Problem set>
1 > List each figure written in numerals in the passage on state-owned enterprises.
2 > Does each statement agree with the passage on state-owned enterprises? Answer yes or no, and quote the words that decide it.
(a) The IMF demands that the SOEs must go.
(b) The 58 SOEs had a cumulative loss of Rs.311.5 billion in 2022.
(c) Privatisation of the SOEs has been completed.
3 > Continue the passage on state-owned enterprises, starting after its final sentence.

[start Selection]

Successive governments have lamented the drain these SOBEs and SOEs exert on the public purse, and unbearable price hikes have been forced on consumers, especially on essentials like fuel and electricity, to pay for their losses. And then, with the country bankrupt and begging the international community for relief, the International Monetary Fund (IMF) puts its foot down and commands that the SOEs must go.

Sounds familiar? Yes of course, because we have been on this treadmill before. But this time, the government appears somewhat more resolute to bite the bullet than its predecessors, and work on the groundwork for privatisation is reportedly in progress.

What happens next? Fifty-eight (58) SOEs that racked up a cumulative loss of Rs.726.9 billion in 2022 report a cumulative profit of Rs.311.5 billion this year, in just a few months. Or so we are told.

[end Selection]
[start Information shown]

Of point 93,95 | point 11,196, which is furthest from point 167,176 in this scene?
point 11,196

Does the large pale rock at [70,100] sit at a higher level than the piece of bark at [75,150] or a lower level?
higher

[end Information shown]

Results of the tasks>
1 >
58
Rs.726.9 billion
2022
Rs.311.5 billion

2 >
(a) Yes: "commands that the SOEs must go"
(b) No: "racked up a cumulative loss of Rs.726.9 billion in 2022"
(c) No: "work on the groundwork for privatisation is reportedly in progress"

3 >
With such jaw-dropping profit-making skills at the government’s disposal, one can be excused for wondering why we even need the advice of the IMF, let alone its money. The same transformative entrepreneurial acumen and drive can be passed on to the officials of the Central Bank of Sri Lanka, government departments like the Sri Lanka Transport Board and the Railway Department, the ministries of health and education, Department of Agriculture etc. etc. The state can start showing the private sector how to turn losses into a profit whenever a threat to privileged existence is on the horizon.

Or, is it more likely that these sudden profits are just pie in the sky, the result of creative accounting? Sri Lankan politicians have always considered their voters gullible fools, and now seem to think they can pull the wool over the eyes of the rest of the world too. Good luck with that.